According to the National Park Service, those big, furry arachnids that call the American Southwest home will be spending the better part of September and October weaving their webs of love just above ground, outside the female's burrow.
Because females typically stay inside, if a hiker comes across a tarantula on a footpath, it's probably a male on the lookout for a mate, experts say. Males have been known to search for up to four miles to find a female.
Though they have fangs and carry poison, tarantulas are not considered a serious threat to humans.
Regardless, park officials are urging hikers not to interrupt the spiders' ritual. They move slowly so hikers can take pictures, but humans shouldn't touch or otherwise harass the tarantulas, said Kate Kuykendall, a spokeswoman for the Santa Monica Mountains.
Time, especially for the males, is of the essence.
While female tarantulas can live for up to 25 years, the average lifespan of the male is only seven or eight years, so their annual chances to spread their genes is limited.

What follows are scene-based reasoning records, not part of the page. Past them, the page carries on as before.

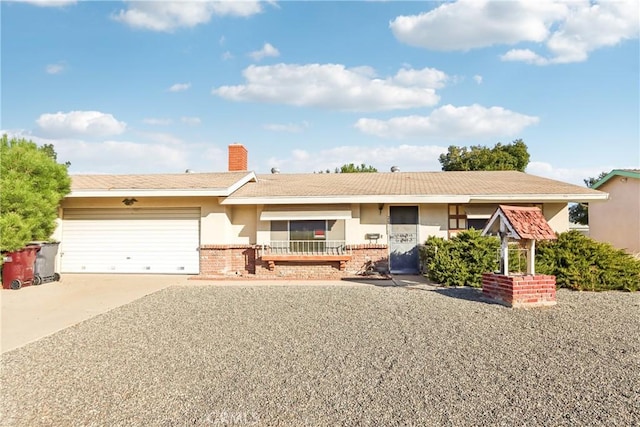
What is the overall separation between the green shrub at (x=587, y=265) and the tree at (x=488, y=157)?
23.1 metres

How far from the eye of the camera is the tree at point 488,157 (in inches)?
1315

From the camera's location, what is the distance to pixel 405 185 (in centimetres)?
1578

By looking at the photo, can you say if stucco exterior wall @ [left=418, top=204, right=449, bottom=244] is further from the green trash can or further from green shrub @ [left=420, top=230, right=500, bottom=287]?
the green trash can

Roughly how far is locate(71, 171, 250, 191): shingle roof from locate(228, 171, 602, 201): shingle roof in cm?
83

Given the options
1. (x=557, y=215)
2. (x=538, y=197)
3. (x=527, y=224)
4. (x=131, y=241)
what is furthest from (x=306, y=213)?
(x=557, y=215)

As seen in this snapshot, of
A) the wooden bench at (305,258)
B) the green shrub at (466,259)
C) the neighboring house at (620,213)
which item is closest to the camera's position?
the green shrub at (466,259)

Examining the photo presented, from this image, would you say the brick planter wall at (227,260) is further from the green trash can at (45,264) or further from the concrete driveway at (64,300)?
the green trash can at (45,264)

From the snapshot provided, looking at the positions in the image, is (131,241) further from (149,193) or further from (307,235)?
(307,235)

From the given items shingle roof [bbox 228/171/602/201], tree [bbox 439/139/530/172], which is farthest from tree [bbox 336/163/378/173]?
shingle roof [bbox 228/171/602/201]

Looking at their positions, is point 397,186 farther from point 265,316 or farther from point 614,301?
point 265,316

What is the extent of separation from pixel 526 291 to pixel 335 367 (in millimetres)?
5478

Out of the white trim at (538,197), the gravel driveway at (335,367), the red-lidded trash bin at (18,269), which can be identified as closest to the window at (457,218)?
the white trim at (538,197)

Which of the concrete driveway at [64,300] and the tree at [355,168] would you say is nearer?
the concrete driveway at [64,300]

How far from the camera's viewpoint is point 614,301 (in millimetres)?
9273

As if that weren't bad enough, female tarantulas have been known to eat the males if they linger too long after copulation.
According to the park service, mating occurs when the male approaches the female's burrow and taps on the web strands outside the entrance. If the female is willing, she'll come outside and receive his sperm, which he deposits on a web that she then receives and uses to fertilize her eggs.
She'll then seal the eggs in a cocoon and guard them for six to nine weeks. Up to 1,000 tarantulas may hatch, according to National Geographic.